■ **Task prompt**: Which lines in the records below contain the string "reflection"? Report each of those lines in full, counting only matches with the same capitalization.
start Supplied information
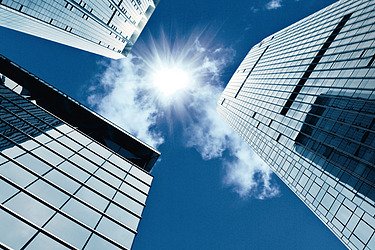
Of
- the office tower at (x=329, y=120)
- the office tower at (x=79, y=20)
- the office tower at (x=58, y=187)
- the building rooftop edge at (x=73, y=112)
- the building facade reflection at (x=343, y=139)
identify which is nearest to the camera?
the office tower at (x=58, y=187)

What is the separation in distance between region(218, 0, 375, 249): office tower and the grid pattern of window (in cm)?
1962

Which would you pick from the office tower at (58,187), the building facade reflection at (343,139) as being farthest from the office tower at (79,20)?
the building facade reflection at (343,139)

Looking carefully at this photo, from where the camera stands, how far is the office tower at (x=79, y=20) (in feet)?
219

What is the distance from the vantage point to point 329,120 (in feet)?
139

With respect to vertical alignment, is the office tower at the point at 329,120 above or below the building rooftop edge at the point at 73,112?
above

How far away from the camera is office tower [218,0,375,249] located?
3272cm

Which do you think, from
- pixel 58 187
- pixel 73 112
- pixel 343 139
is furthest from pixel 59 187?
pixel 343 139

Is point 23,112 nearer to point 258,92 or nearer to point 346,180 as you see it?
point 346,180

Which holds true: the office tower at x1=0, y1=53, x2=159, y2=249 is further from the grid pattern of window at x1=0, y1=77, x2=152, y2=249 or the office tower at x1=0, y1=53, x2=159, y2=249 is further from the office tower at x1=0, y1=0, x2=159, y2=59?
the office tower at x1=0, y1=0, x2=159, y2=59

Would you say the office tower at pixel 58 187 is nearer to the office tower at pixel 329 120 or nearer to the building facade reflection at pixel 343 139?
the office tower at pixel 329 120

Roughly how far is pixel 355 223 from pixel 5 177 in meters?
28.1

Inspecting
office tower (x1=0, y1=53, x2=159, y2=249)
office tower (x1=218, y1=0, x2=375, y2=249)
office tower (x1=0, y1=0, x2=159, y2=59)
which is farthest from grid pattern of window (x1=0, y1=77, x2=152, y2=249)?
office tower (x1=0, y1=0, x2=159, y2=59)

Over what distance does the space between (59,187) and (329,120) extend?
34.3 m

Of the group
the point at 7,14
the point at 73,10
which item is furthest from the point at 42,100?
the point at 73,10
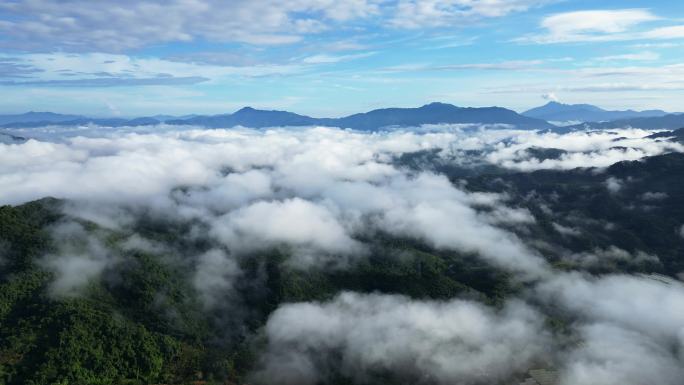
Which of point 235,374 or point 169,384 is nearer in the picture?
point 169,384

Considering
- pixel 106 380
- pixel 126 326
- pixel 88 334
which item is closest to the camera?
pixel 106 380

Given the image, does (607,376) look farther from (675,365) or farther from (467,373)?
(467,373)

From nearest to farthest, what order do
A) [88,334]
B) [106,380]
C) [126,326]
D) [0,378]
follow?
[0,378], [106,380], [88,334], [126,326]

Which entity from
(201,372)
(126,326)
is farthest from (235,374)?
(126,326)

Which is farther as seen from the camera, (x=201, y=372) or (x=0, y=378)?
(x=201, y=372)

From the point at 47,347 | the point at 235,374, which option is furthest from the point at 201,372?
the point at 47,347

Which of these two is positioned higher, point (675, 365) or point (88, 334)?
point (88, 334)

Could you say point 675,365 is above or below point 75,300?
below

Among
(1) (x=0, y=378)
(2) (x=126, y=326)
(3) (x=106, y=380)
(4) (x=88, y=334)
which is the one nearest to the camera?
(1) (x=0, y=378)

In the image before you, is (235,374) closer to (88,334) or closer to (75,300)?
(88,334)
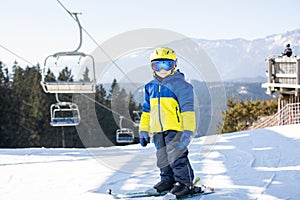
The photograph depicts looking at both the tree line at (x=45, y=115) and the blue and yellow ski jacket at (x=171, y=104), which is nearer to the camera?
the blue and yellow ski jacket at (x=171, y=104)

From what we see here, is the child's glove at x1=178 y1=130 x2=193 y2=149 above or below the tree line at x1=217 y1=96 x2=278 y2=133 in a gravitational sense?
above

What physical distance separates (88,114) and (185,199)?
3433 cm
end Supplied information
■ **Answer to this exercise**:
- the building facade reflection at (x=343, y=139)
Which would you pick from the office tower at (58,187), the building facade reflection at (343,139) as being farthest from the office tower at (79,20)?
the building facade reflection at (343,139)
Would you say the office tower at pixel 58 187 is nearer to the office tower at pixel 329 120 or nearer to the building facade reflection at pixel 343 139?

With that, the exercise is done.